→ The exercise
Render the material from the line with "Which from the list" up to and including its final line as a Markdown table with two columns, Row and Content. Give each line one numbered row, omitting blank lines and pictures.

→ Exercise material

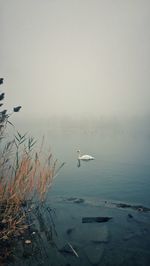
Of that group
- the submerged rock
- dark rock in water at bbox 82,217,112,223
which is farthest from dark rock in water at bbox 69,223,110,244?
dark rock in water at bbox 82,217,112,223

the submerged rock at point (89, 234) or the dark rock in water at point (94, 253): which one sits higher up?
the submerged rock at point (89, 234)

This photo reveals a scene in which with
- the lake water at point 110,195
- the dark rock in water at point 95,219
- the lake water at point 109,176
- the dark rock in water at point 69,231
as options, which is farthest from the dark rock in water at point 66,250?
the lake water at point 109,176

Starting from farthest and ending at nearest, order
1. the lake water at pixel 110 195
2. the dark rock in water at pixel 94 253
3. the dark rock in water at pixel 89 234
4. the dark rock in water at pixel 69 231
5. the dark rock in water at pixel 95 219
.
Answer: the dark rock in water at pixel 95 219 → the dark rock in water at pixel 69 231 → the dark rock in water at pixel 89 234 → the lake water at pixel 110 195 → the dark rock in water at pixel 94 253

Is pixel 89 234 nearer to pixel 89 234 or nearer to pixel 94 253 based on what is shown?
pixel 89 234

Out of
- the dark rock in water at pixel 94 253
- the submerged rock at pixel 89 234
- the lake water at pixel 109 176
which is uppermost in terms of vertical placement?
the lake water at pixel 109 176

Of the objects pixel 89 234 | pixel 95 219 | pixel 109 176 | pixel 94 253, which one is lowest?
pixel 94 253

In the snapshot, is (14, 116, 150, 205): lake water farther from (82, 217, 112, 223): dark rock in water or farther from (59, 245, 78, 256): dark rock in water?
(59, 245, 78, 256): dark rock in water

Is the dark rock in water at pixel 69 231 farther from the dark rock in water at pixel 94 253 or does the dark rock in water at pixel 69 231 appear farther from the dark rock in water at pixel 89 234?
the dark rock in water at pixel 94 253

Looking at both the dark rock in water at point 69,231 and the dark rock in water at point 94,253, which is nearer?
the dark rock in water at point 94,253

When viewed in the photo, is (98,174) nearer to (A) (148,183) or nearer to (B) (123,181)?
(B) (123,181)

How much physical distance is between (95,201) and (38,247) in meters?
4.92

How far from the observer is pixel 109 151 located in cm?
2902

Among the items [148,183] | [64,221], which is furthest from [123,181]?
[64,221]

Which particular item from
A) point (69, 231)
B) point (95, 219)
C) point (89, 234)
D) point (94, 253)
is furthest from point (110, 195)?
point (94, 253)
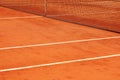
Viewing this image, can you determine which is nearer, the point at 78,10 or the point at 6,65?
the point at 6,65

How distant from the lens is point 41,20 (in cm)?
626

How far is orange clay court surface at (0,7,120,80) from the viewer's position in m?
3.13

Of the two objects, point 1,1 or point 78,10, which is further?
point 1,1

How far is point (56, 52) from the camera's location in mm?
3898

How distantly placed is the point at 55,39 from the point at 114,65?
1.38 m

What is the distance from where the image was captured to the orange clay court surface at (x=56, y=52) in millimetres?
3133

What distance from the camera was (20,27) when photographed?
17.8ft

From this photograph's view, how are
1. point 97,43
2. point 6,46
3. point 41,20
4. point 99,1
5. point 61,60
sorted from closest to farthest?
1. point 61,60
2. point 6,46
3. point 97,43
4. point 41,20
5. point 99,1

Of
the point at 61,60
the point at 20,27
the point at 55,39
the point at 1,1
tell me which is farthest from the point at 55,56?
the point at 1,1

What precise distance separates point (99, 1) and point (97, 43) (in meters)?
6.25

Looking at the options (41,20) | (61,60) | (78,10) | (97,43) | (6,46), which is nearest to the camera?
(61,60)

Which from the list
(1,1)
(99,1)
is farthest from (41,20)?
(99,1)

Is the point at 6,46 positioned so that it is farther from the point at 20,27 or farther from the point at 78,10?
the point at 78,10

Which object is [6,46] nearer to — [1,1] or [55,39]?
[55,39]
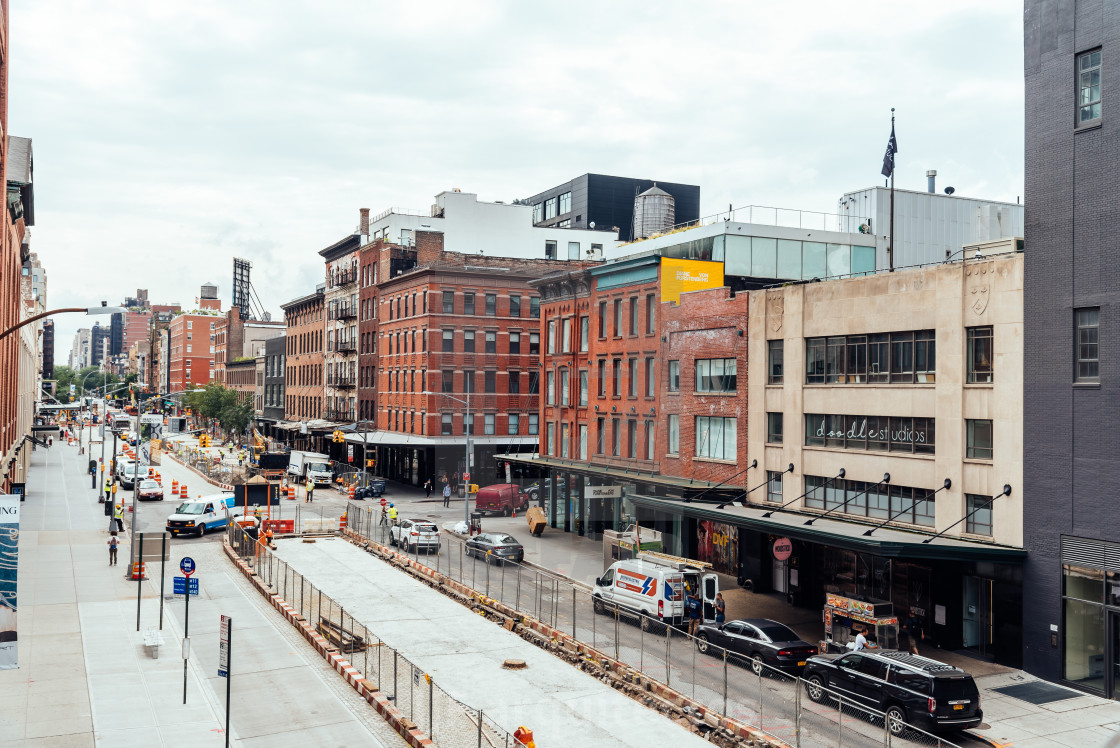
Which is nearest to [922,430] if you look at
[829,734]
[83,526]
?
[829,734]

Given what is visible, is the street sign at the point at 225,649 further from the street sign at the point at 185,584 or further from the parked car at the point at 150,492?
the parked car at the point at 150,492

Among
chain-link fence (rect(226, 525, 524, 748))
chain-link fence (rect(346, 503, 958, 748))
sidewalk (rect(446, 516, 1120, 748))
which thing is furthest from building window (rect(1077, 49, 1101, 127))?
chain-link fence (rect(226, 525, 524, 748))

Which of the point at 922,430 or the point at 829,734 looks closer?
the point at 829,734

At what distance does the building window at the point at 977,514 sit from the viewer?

→ Solved exercise
| Row | Content |
|---|---|
| 1 | Which from the list |
| 2 | (1,1) |
| 3 | (99,1) |
| 4 | is farthest from (41,20)? |
| 5 | (99,1) |
| 6 | Is the point at 6,46 positioned so that it is farther from the point at 20,27 or farther from the point at 78,10? |
| 7 | the point at 78,10 |
| 8 | Which object is [6,46] nearer to — [1,1] or [55,39]? |
| 9 | [55,39] |
| 10 | Which is nearest to [922,430] if you look at |
| 11 | [829,734] |
| 12 | [83,526] |
| 13 | ? |
| 14 | [829,734] |
| 15 | Given what is visible, is the street sign at the point at 225,649 further from the street sign at the point at 185,584 or further from the parked car at the point at 150,492? |
| 16 | the parked car at the point at 150,492 |
| 17 | Among |
| 18 | chain-link fence (rect(226, 525, 524, 748)) |
| 19 | chain-link fence (rect(346, 503, 958, 748)) |
| 20 | sidewalk (rect(446, 516, 1120, 748)) |
| 21 | which thing is furthest from building window (rect(1077, 49, 1101, 127))? |
| 22 | chain-link fence (rect(226, 525, 524, 748)) |
| 23 | Which of the point at 922,430 or the point at 829,734 looks closer? |
| 24 | the point at 829,734 |
| 25 | At what distance does the building window at the point at 977,514 sit from the viewer? |